Source document:
= = = =
By Philip Sean Curran, Staff Writer
Princeton has “rejected” a settlement agreement with affordable housing advocacy group Fair Share Housing Center, in a move that means a Superior Court judge will determine what Princeton’s affordable housing requirement will be.
“We are disappointed that Princeton is attempting to find a way to build fewer homes that working families, seniors and people with disabilities can afford by refusing to proceed with the settlement we reached with them in principle two months ago,” said Anthony Campisi, spokesman for the Fair Share Housing Center. “These homes are desperately needed. Despite our willingness to abide by the terms both sides had agreed to, we will now have to resolve this matter through litigation.”
Princeton initially had been in a court case with other Mercer County towns to determine what their affordable housing requirement were, for a span from 1999 to 2025. But the municipality announced in April that it had reached a settlement in “principle” with Fair Share.
A source familiar with the matter said 888 was the number of units that Princeton would be responsible for as per the agreed-upon figure, with the town needing to come up with a plan on how to satisfy its requirements. In part, the town would get credit for affordable housing created in the past, but it would have to demonstrate how it would meet future housing needs.
= = = =
Material provided:
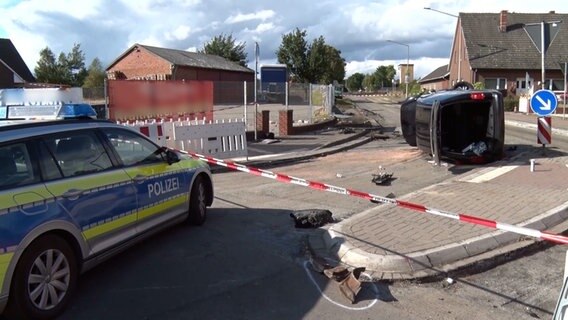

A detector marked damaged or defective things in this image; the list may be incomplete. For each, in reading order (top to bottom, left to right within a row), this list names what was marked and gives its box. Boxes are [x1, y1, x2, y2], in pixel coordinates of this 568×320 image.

overturned car [400, 89, 506, 165]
= = = =
Write the next part of the news article on Princeton's affordable housing dispute with Fair Share Housing Center, starting after its final sentence.

Since April, however, the two sides could not close the deal. Two weeks ago, Mayor Liz Lempert charged that Fair Share was adding “extra conditions,” something the organization has denied.
Ultimately, it will be up to Mercer County Superior Court Judge Mary C. Jacobson to rule on what Princeton’s responsibility will be.
In a news release Tuesday, the town said it is “awaiting the judge’s decision as well as maintaining ongoing settlement discussions with the Fair Share Housing Center.”
Neither Mayor Lempert nor Council President Jenny Crumiller returned phone calls seeking comment Tuesday.
Yet this comes with Mayor Lempert revealing Monday that her conflict of interest about her husband’s employment at Princeton University had kept her from fully participating in council discussions on the issue.
Mayor Lempert, the wife of professor Ken Norman, told reporters that she has been involved, partly, in talks, about the now-rejected agreement. The deal would have consisted of two parts, the actual number of affordable units the town is responsible for from 1999 to 2025 and a plan on how to achieve it, she said.
“Because the plan has university properties in it, both myself and (Councilwoman) Heather (Howard) are recusing from that piece,” she said in following legal advice. “I can be part of general discussions, but I step out of the room when it’s specific on the plan when it involves the university.”
Howard, a university employee, said in a text message last week, “I’m recused.” She did not respond to further requests for comment.